Les prud’hommes de Paris ne rendront leur jugement que le 29 septembre dans l’affaire opposant les salariées des lavatories parisiens au nouveau prestataire, le groupe néerlandais 2theloo. Ces dames, sans revenus ni employeur depuis le 9 juillet, continuent le combat avec FO.

« Il faut encore attendre trois semaines, alors que le juge aurait pu prendre une décision aujourd’hui, s’exaspère Jean Hédou, secrétaire de la fédération FEETS-FO, à l’issue de l’audience de réexamen du dossier, le 8 septembre. Nous lançons un appel à la solidarité financière avec ces dames, sans salaire en juillet ni août, pour qu’elles puissent continuer à vivre. »

Depuis presque deux mois, les onze employées des sanitaires publics de la capitale manifestent pour sauver leur emploi suite à un changement de prestataire, avec le soutien de nombreux militants FO. Agées en moyenne d’une cinquantaine d’années, avec de 10 à 32 ans d’ancienneté, elles évoquent le loyer et les factures restées en souffrance, les fournitures de rentrée qu’elles ne peuvent pas payer.

La société Sarivo Point WC, filiale du groupe néerlandais 2theloo, qui a remporté le marché des toilettes publiques dans six lieux touristiques de la capitale, se défend d’appartenir à la convention collective de la propreté, qui prévoit dans ce cas la reprise automatique des salariés.

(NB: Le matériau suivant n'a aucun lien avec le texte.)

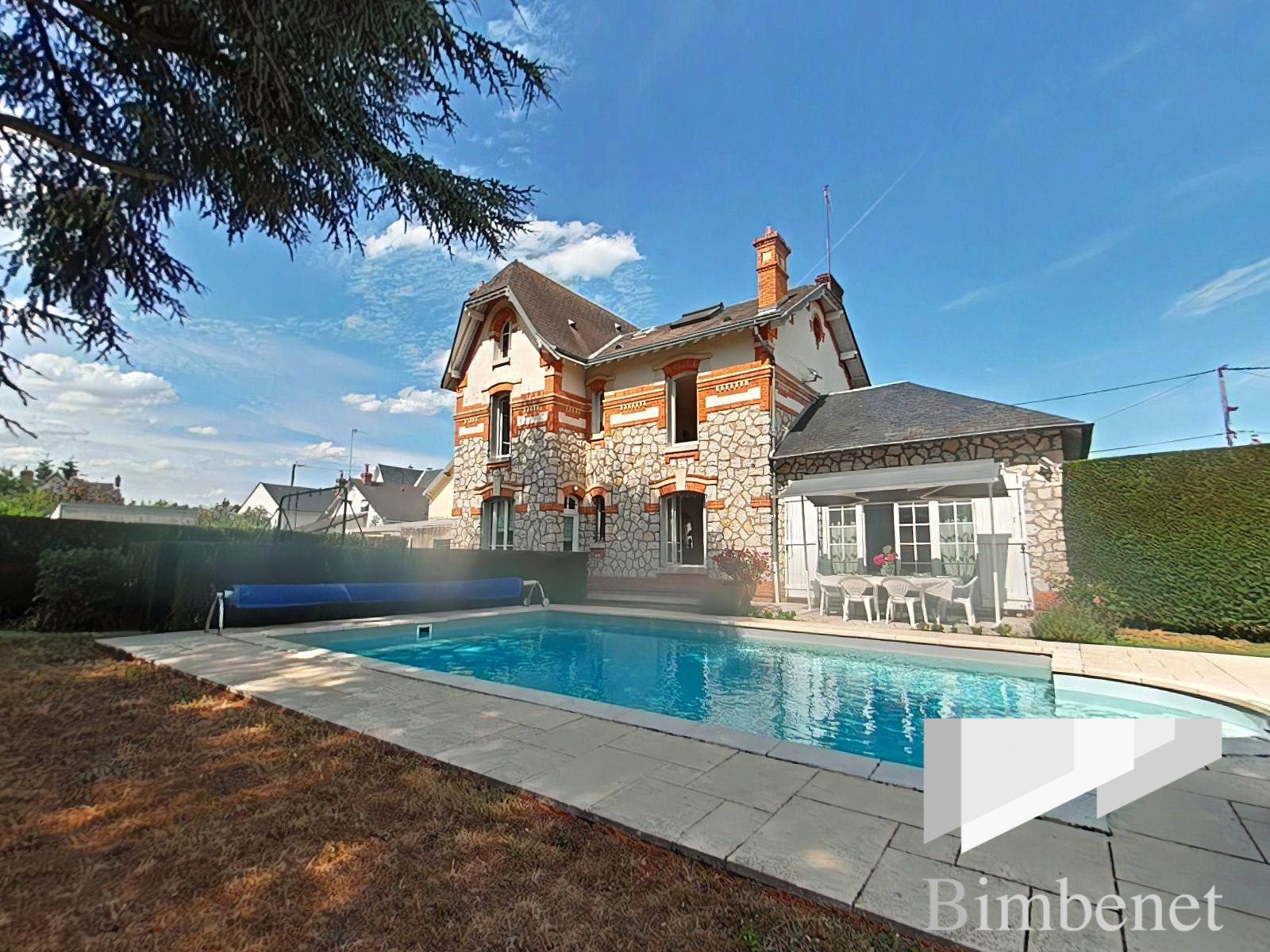 Maison à vendre, 177m², Saint-Jean-de-Braye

Les « dames pipi », dont six sont défendues par FO, ont saisi en référé le Conseil des prud’hommes pour retrouver leur poste de travail et obtenir le versement de leurs salaires et primes d’ancienneté des deux mois écoulés. À l’issue d’une première audience le 26 août, les conseillers avaient renvoyé l’affaire à un juge professionnel. Ce dernier s’est penché sur le dossier le 8 septembre.

Soutien de la mairie de Paris

Jean Hédou, secrétaire général de la Fédération de l’Equipement et des Transports FO, devant les militants venus soutenir les « dames pipi ».
Clarisse Josselin / FO Hebdo - CC BY-NC 2.0

À la barre, l’avocat de la société Sarivo a mis en avant un « concept économique innovant » de toilettes publiques, avec l’exploitation d’une boutique de produits de luxe. « Nous ne proposons pas un service de nettoyage, mais un accès payant, à 1,5 ou 2 euros, aux toilettes les plus propres du monde », a-t-il lancé.

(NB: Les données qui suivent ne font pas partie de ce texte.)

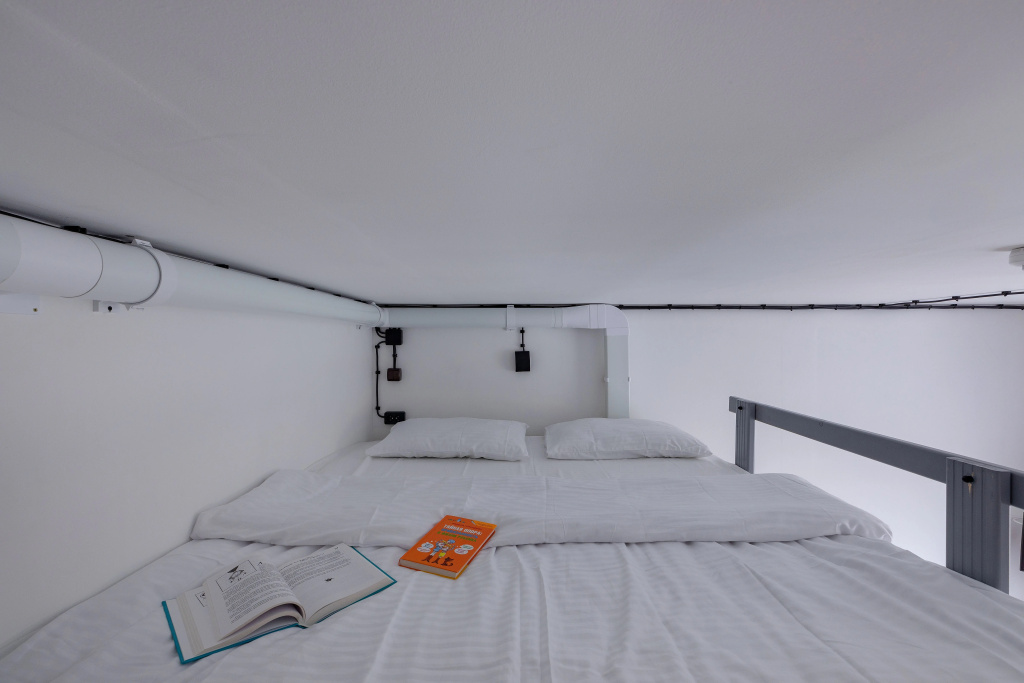 Orange Loft Studio Loft 1 Apartment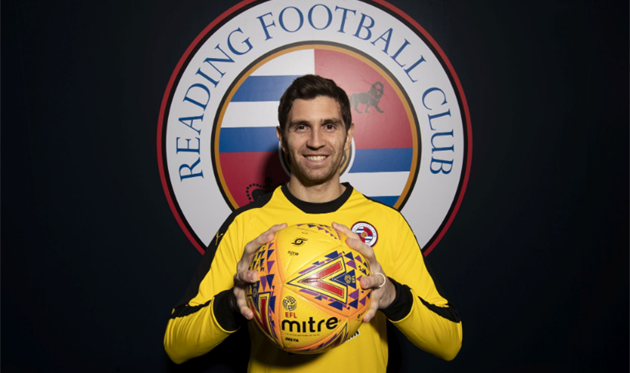 ЭМИЛЬЯНО МАРТИНЕС, READING FC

Pour l’avocat de FO Me Fiodor, il ne fait pourtant aucun doute, au vu des conventions signées, que « l’activité des lavatories se poursuit dans les mêmes conditions » qu’auparavant.

Quant à la Ville de Paris, qui a lancé l’appel d’offre, elle était citée pour la première fois à la barre. Et elle se déclare, selon son avocate, « favorable à la reprise des salariées » par Sarivo. Le jugement sera rendu le 29 septembre.

« C’est long, mais on y était préparées, explique Clémentine, l’une des plaignantes. Les dossiers de trois autres camarades soutenues par la CFDT seront examinés le 28 septembre, le juge veut peut-être rendre toutes ses décisions en même temps. Et nous avons maintenant le soutien officiel de la mairie, ça va dans le bon sens. Nous sommes fortes, et la victoire sera au bout. »

Pour FO, l’enjeu du conflit est aussi d’éviter toute jurisprudence qui remette en cause la garantie de l’emploi dans la convention collective de la propreté, qui couvre 490 000 salariés.